In his homily for the Chrism Mass in St Eugene’s cathedral in Derry, Bishop McKeown warned, “The current service model of providing masses, funerals, baptism and blessings on demand is not going to be possible into the future.”

“A Church that seems to prioritise the welfare of the pious and the well-off will not bear witness to the Jesus who died on the Cross,” the Bishop of Derry observed.

He said Pope Francis had given the faithful permission to acknowledge that the Church needs to be rebuilt. “Not just repainted or tinkered with – but rebuilt.”

He said Catholics live in a world which, in many places, no longer speaks or understands the language about God.  

“The vocabulary of so many of our contemporaries is formed, not by Church but by popular culture. And the world, whose imagination is pickled in the language of silky shampoos, celebrities and salvation by self-indulgence, does not understand words like sin, salvation, sacrifice or sacrament.”

In this context, Pope Francis was calling the faithful to be a missionary Church, as Pope John Paul II in Ireland 35 years ago said, “to go out to our generation as if it were a new continent to be conquered for Christ.”

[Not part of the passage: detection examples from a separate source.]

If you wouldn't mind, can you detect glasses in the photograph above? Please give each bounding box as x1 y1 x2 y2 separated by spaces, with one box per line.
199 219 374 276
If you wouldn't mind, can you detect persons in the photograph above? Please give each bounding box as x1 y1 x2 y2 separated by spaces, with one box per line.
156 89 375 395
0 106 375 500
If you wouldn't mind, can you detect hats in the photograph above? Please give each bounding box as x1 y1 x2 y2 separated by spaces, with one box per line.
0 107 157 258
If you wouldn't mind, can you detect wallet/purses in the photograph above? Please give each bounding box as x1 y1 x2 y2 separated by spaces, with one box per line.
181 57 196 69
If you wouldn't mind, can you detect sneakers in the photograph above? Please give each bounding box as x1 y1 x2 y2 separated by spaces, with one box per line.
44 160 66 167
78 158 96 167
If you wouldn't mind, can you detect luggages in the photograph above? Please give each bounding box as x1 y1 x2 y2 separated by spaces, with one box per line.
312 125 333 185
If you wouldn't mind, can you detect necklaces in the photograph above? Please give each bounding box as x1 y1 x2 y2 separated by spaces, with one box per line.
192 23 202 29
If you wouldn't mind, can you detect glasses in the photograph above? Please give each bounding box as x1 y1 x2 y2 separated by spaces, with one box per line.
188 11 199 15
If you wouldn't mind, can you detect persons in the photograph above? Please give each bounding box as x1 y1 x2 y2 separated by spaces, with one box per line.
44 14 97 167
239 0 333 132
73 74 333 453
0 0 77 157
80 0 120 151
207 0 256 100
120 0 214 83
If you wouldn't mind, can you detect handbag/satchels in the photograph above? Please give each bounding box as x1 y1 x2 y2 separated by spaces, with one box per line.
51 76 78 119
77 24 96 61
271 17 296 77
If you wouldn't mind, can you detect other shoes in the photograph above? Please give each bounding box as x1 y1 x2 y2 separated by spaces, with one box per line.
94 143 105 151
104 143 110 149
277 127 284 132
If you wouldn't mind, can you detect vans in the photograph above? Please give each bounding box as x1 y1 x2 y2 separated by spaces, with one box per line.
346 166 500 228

“But if our new circumstances mean that priesthood will have to let itself be remade in the potter’s hands, then that also means that our parishes will have to evolve in this new missionary Church.”

He said the Church would have to move away from a customer model where most of the lay faithful were periodic consumers of the religious services provided by often over-stretched clergy. “That is not a sustainable way forward,” he underlined. 

That confidence in the Lord’s power gives us the freedom not to be afraid of looking forward rather than back and hankering after some mythical Golden Age in the past, he added.

In Tuam, Archbishop Michael Neary said priests were ministering in a fractured world at times as men who “are ourselves disillusioned and disheartened.”

He said priests endeavoured “to hear the silent cry of our people, share their distress, bring comfort and dignity to the deprived.”

Archbishop Neary said the message of the bible is that “civilisations survive not by strength but by how they respond to the weak; not by wealth but by how they care for the poor; not by power but by their concern for the powerless.”